Für eine sichere Projektdurchführung hatte der Helikopterunternehmer ein sehr erfahrenes Team geschickt. Schließlich war es für alle ja das erste Mal. Das Team bestand aus dem Piloten Udo, dem Einweiser und Lotsen Adalbert und einem Mechaniker. Pilot, Einweiser und wir waren ständig über Funk miteinander verbunden. Die Rolle des Einweisers war sehr wichtig. Er befand sich ständig am Boden in der Nähe der zu fällenden Bäume, lotste den Piloten, machte ihn auf Schwierigkeiten wie Hochspannungsleitungen usw. aufmerksam und beruhigte die Situation, wenn Stress aufkam. Der Einweiser koordinierte das Zusammenspiel von Pilot und Seilkletterer.
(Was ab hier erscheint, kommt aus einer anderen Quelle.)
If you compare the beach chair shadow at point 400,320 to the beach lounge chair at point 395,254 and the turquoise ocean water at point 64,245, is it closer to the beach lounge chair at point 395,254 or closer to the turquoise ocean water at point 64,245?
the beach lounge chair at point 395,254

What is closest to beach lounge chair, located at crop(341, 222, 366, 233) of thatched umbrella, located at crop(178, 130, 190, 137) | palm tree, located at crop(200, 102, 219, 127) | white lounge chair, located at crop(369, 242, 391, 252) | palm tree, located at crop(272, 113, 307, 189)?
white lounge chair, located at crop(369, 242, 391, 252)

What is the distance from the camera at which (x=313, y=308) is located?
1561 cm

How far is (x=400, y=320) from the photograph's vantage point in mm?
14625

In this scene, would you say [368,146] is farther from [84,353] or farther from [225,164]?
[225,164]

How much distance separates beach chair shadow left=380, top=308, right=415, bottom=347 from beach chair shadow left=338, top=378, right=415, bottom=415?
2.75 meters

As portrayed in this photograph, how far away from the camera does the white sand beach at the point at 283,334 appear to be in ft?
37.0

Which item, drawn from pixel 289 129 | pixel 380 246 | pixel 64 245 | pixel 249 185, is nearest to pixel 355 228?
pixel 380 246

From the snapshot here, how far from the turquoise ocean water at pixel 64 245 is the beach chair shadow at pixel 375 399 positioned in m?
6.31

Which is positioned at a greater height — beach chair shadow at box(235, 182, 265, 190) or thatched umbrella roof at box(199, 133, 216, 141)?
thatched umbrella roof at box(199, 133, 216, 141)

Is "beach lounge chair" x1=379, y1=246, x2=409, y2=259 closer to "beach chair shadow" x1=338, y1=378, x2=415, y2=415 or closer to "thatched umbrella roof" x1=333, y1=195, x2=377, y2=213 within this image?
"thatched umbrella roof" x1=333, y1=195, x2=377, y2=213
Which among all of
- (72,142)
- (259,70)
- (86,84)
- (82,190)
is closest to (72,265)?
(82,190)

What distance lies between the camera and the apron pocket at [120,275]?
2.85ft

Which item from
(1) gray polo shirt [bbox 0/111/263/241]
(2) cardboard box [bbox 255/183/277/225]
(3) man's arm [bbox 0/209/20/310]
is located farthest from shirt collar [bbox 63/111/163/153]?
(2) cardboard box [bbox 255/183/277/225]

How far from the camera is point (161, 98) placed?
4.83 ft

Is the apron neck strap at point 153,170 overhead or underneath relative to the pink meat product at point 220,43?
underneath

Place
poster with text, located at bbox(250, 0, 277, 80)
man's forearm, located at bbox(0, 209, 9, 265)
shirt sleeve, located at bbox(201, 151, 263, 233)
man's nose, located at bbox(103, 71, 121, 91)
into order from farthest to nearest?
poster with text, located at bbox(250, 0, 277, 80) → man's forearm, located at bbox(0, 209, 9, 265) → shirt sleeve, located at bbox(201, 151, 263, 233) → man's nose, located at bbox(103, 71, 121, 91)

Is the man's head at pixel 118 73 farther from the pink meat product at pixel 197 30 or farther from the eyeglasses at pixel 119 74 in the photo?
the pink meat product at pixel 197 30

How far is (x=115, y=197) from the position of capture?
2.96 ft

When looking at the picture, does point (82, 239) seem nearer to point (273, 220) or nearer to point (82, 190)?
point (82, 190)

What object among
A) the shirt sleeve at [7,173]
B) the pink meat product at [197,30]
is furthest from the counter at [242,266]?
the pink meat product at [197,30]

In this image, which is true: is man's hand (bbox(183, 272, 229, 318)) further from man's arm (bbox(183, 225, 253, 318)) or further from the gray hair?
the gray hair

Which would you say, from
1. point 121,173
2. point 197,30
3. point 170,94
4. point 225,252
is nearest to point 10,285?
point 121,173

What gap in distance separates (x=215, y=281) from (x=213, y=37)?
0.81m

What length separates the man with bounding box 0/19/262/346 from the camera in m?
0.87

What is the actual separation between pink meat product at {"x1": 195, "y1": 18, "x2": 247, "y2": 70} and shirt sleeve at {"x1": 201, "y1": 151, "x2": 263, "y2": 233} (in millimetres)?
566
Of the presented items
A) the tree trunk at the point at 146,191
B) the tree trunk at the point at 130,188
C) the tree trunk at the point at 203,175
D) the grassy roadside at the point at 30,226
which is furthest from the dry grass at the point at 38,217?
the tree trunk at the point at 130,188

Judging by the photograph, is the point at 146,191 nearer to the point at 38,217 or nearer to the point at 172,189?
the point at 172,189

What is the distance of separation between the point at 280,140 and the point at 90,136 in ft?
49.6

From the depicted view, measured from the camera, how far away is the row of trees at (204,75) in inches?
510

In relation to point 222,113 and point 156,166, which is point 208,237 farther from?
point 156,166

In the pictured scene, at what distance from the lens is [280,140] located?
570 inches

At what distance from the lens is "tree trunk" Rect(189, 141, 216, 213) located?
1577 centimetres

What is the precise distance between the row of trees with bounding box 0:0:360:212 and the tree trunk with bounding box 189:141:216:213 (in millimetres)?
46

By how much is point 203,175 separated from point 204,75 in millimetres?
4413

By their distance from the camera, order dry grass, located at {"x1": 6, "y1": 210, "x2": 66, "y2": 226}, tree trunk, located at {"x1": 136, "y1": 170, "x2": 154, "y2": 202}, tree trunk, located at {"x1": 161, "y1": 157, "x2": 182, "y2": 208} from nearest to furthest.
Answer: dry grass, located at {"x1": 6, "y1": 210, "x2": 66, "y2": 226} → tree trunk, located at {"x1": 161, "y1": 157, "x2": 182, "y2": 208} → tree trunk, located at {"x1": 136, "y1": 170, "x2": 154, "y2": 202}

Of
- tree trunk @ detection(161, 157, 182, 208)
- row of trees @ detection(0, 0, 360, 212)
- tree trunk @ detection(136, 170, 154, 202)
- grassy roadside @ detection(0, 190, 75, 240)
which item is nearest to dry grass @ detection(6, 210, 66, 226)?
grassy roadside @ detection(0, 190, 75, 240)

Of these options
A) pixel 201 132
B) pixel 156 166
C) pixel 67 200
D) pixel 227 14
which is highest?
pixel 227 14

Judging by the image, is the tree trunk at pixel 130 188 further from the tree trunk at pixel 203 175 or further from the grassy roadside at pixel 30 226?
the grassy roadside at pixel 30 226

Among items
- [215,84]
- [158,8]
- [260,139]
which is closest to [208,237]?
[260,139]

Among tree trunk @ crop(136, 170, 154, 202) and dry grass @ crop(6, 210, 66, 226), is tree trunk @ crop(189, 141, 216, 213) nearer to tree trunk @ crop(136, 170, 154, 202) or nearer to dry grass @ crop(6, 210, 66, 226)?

Wir bauten die Bäume in mehreren Teilen ab. Zuerst die ausladenden Baumkronen, dann die Stämme. Für jeden Baum waren so im Schnitt ca. vier bis fünf Flüge notwendig. Die abzubauenden Teile des Baumes wurden mit Schwerlastschluffen zunächst an das 40 Meter lange Lastseil des Helikopters angeschlagen, abgetrennt und im gleichen Augenblick vom Helikopter aus dem Gefahrenbereich gebracht.
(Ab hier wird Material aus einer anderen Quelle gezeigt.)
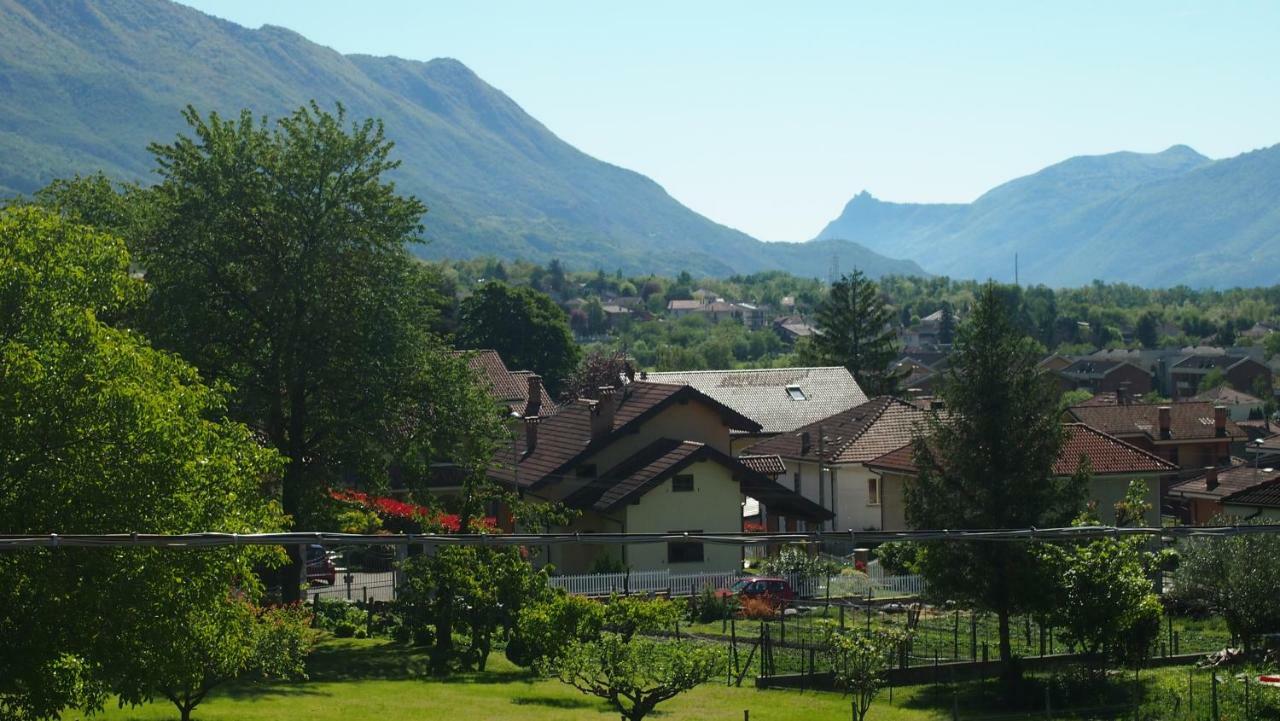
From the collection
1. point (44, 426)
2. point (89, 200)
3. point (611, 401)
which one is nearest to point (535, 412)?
point (611, 401)

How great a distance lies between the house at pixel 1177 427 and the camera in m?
76.8

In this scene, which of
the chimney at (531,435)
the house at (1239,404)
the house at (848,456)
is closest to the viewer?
the chimney at (531,435)

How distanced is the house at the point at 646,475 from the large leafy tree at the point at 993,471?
1301 cm

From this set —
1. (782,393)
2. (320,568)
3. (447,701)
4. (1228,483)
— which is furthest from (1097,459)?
(447,701)

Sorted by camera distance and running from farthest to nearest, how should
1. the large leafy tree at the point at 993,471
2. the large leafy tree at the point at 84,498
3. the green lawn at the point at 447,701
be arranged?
→ the large leafy tree at the point at 993,471 < the green lawn at the point at 447,701 < the large leafy tree at the point at 84,498

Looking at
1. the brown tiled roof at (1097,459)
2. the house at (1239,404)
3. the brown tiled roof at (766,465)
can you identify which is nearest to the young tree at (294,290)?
the brown tiled roof at (766,465)

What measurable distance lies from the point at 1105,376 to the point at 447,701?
128 meters

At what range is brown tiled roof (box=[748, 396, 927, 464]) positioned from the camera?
52656 millimetres

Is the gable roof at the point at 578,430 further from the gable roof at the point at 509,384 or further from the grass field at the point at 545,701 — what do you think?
the grass field at the point at 545,701

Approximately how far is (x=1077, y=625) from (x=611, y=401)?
22.2 meters

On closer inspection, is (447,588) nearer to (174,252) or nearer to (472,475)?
(472,475)

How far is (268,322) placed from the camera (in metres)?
33.3

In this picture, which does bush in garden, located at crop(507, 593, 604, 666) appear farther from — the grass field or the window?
the window

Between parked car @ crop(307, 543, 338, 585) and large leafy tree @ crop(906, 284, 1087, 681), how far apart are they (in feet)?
66.3
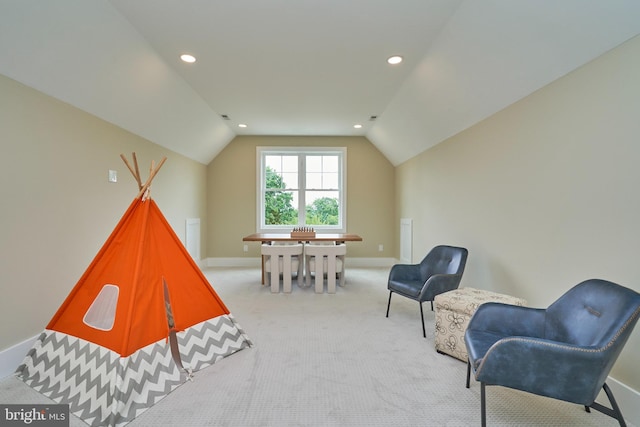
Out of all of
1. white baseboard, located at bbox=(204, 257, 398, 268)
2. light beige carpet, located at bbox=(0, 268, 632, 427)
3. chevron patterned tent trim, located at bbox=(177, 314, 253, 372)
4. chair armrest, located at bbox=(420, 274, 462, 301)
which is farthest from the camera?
white baseboard, located at bbox=(204, 257, 398, 268)

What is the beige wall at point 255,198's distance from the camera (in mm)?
5949

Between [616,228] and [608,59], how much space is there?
0.98 m

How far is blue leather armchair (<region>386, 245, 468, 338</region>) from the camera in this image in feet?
8.81

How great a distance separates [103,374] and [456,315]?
2347 millimetres

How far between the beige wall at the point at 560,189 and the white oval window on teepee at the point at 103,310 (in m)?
3.03

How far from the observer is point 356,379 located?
200 centimetres

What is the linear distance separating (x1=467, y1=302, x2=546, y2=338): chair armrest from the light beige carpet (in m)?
0.40

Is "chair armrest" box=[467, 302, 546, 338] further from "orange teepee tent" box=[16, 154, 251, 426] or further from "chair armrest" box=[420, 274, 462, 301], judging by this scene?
"orange teepee tent" box=[16, 154, 251, 426]

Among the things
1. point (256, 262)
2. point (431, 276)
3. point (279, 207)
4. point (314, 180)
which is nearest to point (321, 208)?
point (314, 180)

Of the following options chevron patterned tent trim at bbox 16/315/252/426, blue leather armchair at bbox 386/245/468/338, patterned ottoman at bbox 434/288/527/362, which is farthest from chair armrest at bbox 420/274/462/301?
chevron patterned tent trim at bbox 16/315/252/426

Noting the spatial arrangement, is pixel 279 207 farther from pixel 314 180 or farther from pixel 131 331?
pixel 131 331

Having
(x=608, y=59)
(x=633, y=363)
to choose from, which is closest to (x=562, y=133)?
(x=608, y=59)

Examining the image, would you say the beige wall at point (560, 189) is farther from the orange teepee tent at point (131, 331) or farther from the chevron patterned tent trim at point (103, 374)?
the chevron patterned tent trim at point (103, 374)

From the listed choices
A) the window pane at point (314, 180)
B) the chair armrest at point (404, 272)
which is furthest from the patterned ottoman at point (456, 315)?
the window pane at point (314, 180)
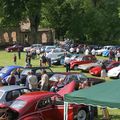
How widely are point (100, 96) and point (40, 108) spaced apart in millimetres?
4733

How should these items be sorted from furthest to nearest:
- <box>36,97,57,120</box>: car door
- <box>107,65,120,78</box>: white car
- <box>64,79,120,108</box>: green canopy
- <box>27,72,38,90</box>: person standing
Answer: <box>107,65,120,78</box>: white car → <box>27,72,38,90</box>: person standing → <box>36,97,57,120</box>: car door → <box>64,79,120,108</box>: green canopy

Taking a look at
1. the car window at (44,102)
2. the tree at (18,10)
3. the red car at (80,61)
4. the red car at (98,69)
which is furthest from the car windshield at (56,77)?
the tree at (18,10)

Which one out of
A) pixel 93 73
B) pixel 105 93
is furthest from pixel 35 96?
pixel 93 73

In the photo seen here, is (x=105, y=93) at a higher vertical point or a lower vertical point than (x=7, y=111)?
higher

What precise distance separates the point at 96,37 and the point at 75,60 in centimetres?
3878

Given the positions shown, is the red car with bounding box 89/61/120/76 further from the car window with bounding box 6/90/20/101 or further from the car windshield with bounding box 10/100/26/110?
the car windshield with bounding box 10/100/26/110

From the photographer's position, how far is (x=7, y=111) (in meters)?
15.7

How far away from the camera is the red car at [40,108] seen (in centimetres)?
1608

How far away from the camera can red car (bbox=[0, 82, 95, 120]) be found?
16078 mm

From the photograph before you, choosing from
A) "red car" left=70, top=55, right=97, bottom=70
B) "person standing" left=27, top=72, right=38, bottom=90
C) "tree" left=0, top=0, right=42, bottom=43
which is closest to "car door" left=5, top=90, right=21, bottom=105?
"person standing" left=27, top=72, right=38, bottom=90

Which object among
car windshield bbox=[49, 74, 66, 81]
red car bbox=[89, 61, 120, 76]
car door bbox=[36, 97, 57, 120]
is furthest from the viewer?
red car bbox=[89, 61, 120, 76]

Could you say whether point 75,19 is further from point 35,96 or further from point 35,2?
point 35,96

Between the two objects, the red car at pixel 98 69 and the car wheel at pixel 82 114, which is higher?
the car wheel at pixel 82 114

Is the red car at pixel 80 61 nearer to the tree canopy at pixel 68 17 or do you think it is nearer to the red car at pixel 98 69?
the red car at pixel 98 69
Das Stahlseil am Helikopter war starr, es gab keine Winde oder ähnliches. Jeder Längenausgleich und die Kraft, mit der, nach dem Anschlagen des Seiles am Baum, zunächst Vorspannung in die Verbindung gebracht wurde, geschah lediglich über den Höhen- oder Sinkflug des Fluggerätes.

Die Baumteile wurden dann zu einer ca. 1,5 Kilometer entfernten Wiese gebracht und dort abgeworfen. Dann kam der Helikopter zurück und flog den nächsten Kletterer an. Das ganze dauerte ca. drei Minuten. In dieser Zeit musste der nächste Kletterer vorbereitet sein. So ergab sich bei drei Kletterern ein Turnus von ca. 15 Minuten bis zum nächsten Anflug. Jeder Kletterer hatte einen Bodenmann, der ihm die Schluffe an das Seil band, um den Baum vorzubereiten. Je nach Aufwand der Bäume versuchten wir unsere Arbeiten so zu organisieren, dass der Helikopter uns abwechselnd anflog, damit keine Leerläufe entstehen konnten.

Die Einsatzstunde für den Helikopter kostete ca. 1200 Euro. Die hohen Kosten erforderten einen absolut reibungslosen Ablauf. Wir konnten uns weder Pausen noch Fehler leisten. Mit jeder kleinen Verzögerung im Ablauf stand auch schon der 1000 PS starke Helikopter „ermahnend“ über uns in der Luft. Nach ersten Unsicherheiten, ob das ausgearbeitete Verfahren funktionieren würde, zeigte sich, dass es sehr gut funktionierte. Es gab an insgesamt vier Einsatztagen nur einmal die Situation, dass der Helikopter für 10 Minuten absetzen musste, weil wir mehr Zeit brauchten.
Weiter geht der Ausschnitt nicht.